(ABOUT THIS EXERCISE): In the SSV metrics page below, revise everything from "Collectors implements Collector" down to "on metrics requests." so that "registered" reads "enrolled".

(SELECTED EXTRACT):
►

SSV - Metrics
GET /metrics
end-point is exposing metrics from ssv node to prometheus, and later on to be visualized in grafana.
Design
The metrics will be collected on demand, triggered by an HTTP request and processed by the Handler
,
which then invokes agents (aka collectors
) that reside in each package that needs to expose some metrics.
Collectors implements Collector
interface, and needs to be registered by the containing package.
Once registered, a collector will be invoked on metrics requests.
MetricsAPIPort
is used to enable metrics collection and expose the API on the given nodes:
yaml:"MetricsAPIPort" env:"METRICS_API_PORT" description:"port of metrics api"

◄

(ENTRIES SUPPLIED):
►

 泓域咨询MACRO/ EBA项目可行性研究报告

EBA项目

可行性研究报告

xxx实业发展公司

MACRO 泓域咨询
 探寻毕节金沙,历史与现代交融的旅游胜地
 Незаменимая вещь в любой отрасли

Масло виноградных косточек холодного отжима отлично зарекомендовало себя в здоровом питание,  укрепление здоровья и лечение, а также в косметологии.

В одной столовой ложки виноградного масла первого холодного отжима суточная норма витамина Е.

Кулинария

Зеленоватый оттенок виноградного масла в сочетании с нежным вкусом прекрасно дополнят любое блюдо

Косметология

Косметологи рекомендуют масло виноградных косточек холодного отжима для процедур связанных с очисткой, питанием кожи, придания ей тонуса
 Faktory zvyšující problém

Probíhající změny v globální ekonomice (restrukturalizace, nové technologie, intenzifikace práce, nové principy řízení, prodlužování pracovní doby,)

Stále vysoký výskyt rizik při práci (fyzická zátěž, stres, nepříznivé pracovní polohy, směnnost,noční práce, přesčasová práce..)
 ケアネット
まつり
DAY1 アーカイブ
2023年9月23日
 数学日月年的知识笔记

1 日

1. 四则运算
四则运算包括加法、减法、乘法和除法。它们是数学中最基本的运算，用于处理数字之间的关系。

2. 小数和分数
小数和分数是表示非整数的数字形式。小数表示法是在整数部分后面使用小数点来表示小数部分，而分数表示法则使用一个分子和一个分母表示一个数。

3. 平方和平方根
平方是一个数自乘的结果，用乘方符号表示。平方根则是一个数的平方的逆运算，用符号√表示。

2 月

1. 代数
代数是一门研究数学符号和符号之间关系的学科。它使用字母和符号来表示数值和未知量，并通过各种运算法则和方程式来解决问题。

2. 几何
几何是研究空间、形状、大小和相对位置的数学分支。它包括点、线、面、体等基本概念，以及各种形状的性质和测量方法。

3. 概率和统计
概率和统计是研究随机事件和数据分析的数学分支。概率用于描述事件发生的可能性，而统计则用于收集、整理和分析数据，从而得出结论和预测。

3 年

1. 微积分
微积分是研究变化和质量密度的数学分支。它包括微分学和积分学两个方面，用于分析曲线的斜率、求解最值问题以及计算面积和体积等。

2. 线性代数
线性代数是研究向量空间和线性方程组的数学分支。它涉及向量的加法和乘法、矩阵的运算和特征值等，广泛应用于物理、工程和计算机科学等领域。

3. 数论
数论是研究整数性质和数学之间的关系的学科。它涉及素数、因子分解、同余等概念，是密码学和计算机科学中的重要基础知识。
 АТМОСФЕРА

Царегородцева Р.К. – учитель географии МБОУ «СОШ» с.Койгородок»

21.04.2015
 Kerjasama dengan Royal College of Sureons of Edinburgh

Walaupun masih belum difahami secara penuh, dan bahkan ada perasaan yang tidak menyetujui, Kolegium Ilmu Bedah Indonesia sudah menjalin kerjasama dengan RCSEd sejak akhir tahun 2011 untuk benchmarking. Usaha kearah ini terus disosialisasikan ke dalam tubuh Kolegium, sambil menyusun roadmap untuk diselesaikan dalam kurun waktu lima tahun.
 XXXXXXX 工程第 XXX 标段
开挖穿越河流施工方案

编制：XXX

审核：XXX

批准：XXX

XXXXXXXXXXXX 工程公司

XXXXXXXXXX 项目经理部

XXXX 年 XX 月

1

◄

(REPLY):
Collectors implements Collector
interface, and needs to be enrolled by the containing package.
Once enrolled, a collector will be invoked on metrics requests.